This past weekend (the weekend of January 19th), I had the opportunity to compete in PennApps 2018w. PennApps is a well-known hackathon, and a hackathon is an event where teams of programmers get together for 24-48 hours straight and code something cool from scratch. PennApps was a 36 hour event, starting at 8pm on Friday night and ending at 8am on Sunday morning. On Friday afternoon, I drove down to Penn to meet my friends Max and Will. The first order of business was to decide what project to work on. We tossed a few ideas around, and eventually settled on Groupify, an idea I’d had about a week earlier.

Groupify is a service that allows other people to add songs to your Spotify queue. If you’re hanging out with friends, instead of fighting over the aux chord, you can have one device plugged into the speaker, and everyone else can push songs to that device. If you’re an Uber driver, you can let your passengers control the music in the car without you having to touch your phone. When the passengers leave, Groupify goes back to playing your personal music.

The initial plan was to have three components: a website where hosts could configure Groupify for their Spotify accounts, a text-messaging chatbot that users could use to queue songs, and a server backend that would tie the two pieces together. Will worked on the chatbot while I started to work on using the Spotify API (a tool that lets developers interface with Spotify) to control a user’s playback. After a bit of research, I realized that I couldn’t control a user’s queue through the API, so we would have to try something else.

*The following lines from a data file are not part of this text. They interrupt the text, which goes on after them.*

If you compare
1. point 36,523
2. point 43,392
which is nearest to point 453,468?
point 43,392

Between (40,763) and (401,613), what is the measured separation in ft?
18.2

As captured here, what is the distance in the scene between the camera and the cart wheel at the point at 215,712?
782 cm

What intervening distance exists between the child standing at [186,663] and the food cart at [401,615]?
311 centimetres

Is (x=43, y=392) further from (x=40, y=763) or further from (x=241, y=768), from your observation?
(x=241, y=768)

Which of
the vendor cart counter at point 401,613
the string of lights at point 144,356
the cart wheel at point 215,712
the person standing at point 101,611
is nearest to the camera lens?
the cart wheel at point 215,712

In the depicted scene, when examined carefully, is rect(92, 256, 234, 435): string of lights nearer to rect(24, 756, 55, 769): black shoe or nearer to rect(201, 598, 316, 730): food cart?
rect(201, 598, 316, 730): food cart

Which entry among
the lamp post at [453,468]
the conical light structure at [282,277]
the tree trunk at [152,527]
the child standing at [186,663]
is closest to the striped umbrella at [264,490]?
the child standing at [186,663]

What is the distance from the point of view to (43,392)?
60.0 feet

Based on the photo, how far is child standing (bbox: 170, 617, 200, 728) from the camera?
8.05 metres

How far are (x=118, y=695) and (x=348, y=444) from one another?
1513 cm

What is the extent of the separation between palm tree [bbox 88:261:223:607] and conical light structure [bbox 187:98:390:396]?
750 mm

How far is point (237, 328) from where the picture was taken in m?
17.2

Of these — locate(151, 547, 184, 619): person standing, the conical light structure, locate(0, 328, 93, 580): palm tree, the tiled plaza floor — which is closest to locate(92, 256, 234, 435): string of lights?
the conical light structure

Spotify also has an iOS SDK (software development kit) that lets developers connect to Spotify from their apps, so we decided to make a simple iOS app that would receive queued songs from the server and add them to the queue in the Spotify app. The app would be very bare-bones; it would run in the background, receive songs, and add them to the Spotify queue. Max and I coded a quick demo to test the functionality. We hit the play button and… the music started playing within our app. I had thought that the SDK would control the Spotify app, but instead, it streamed the music directly to the app. We now had to pivot again. We abandoned the website and built out the iOS app to allow users to register and change settings.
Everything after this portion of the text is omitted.